_YOUR ASSIGNMENT:_ Print, in exact form, the lines below from the one containing "annotated bounding boxes, frame 2" through the one containing "annotated bounding boxes, frame 3", and omit all others.

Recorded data
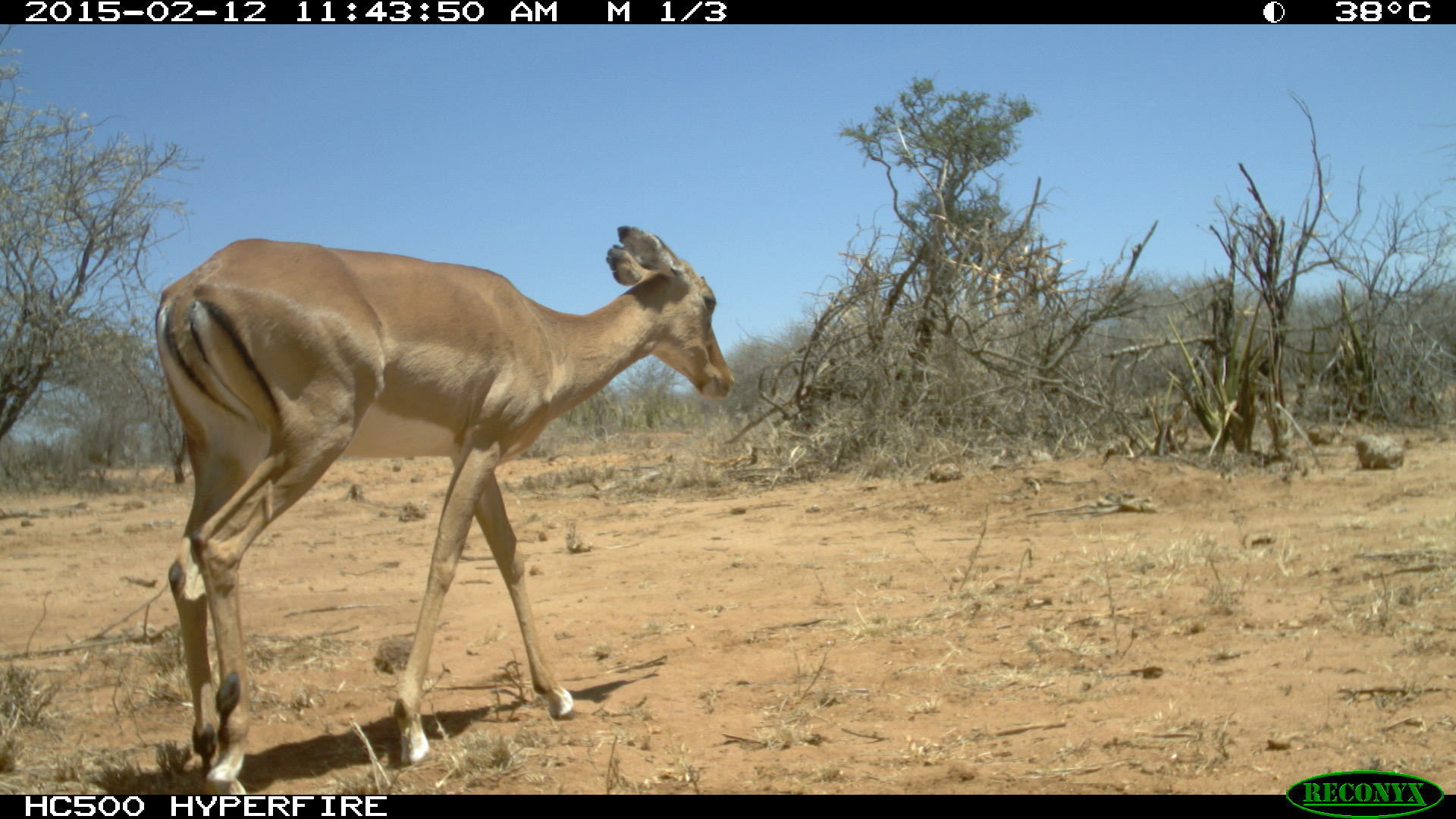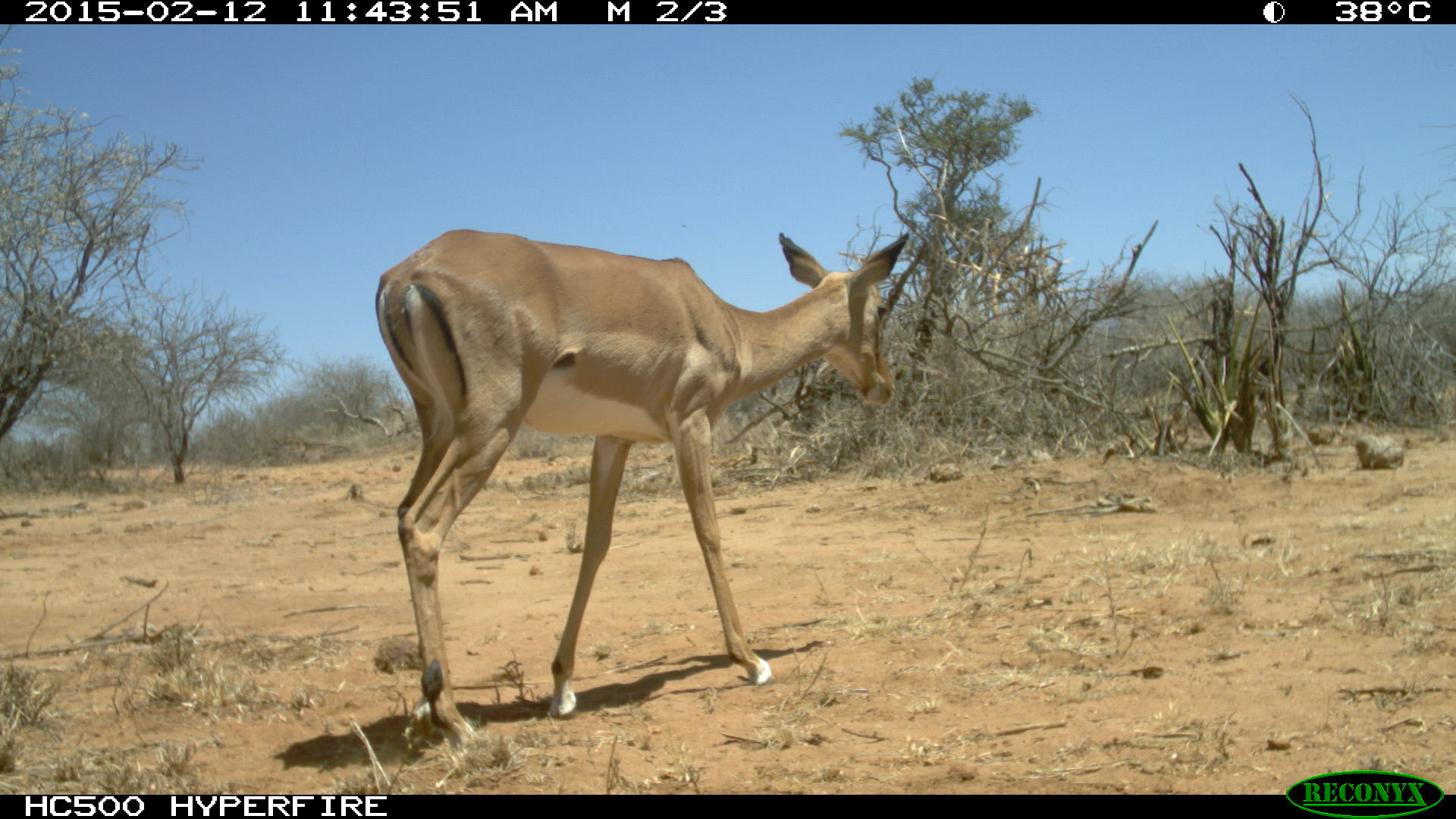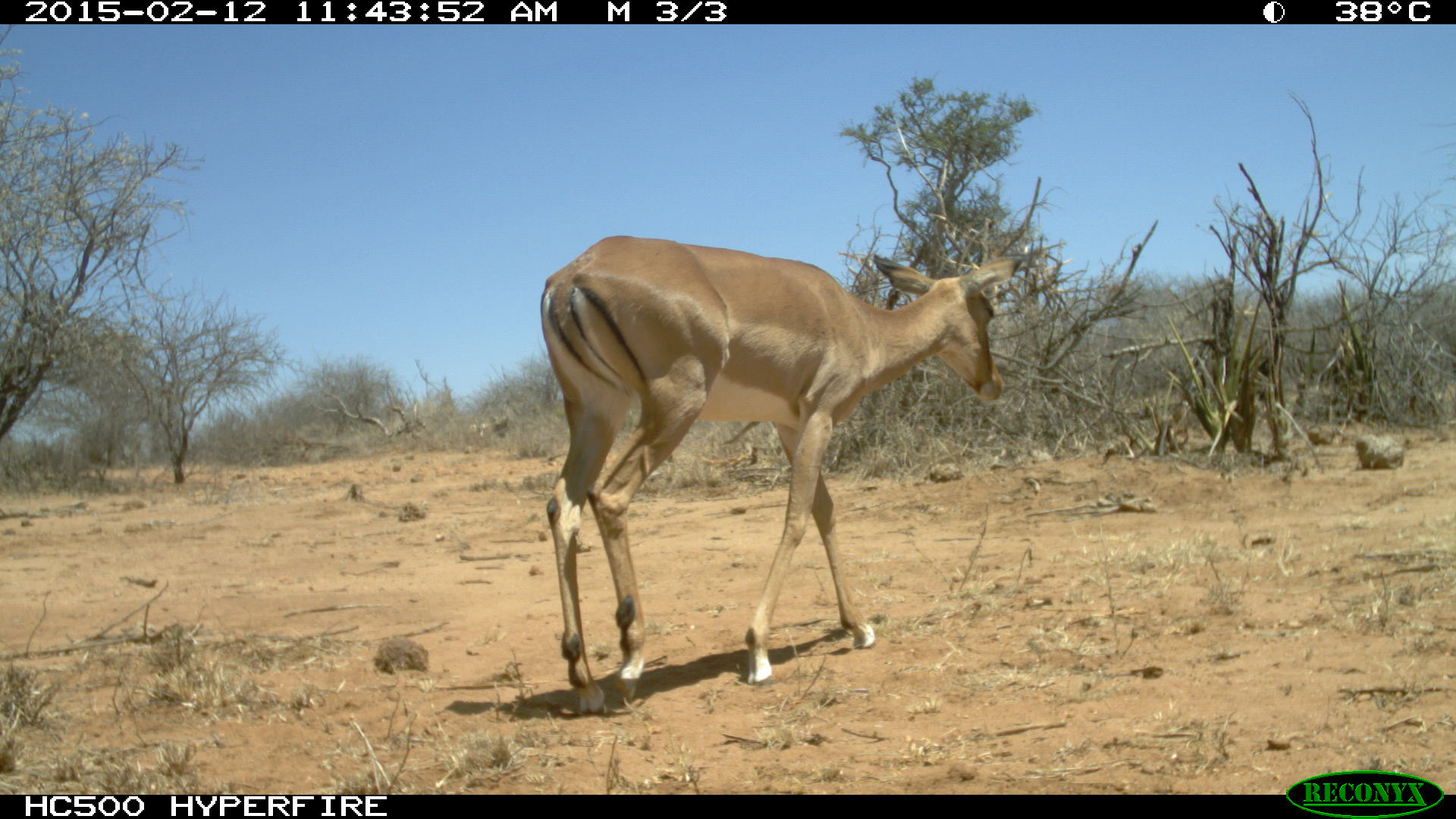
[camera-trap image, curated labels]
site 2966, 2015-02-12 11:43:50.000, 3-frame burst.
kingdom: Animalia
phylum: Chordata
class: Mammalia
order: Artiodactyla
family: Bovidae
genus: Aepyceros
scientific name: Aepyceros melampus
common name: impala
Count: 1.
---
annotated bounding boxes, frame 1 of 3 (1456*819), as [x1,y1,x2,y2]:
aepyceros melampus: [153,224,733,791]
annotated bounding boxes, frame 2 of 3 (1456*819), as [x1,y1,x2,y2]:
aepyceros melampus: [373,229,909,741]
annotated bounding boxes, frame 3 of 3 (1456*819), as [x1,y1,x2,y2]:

--

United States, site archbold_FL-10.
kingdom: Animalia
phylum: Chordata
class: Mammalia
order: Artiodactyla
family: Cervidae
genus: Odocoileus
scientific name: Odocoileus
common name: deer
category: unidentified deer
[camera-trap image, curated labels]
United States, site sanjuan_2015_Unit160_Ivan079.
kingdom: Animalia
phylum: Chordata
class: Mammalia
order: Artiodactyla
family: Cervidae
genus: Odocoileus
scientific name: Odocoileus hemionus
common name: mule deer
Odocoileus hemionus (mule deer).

_OUTPUT OF THE EXERCISE:_
annotated bounding boxes, frame 2 of 3 (1456*819), as [x1,y1,x2,y2]:
aepyceros melampus: [373,229,909,741]
annotated bounding boxes, frame 3 of 3 (1456*819), as [x1,y1,x2,y2]:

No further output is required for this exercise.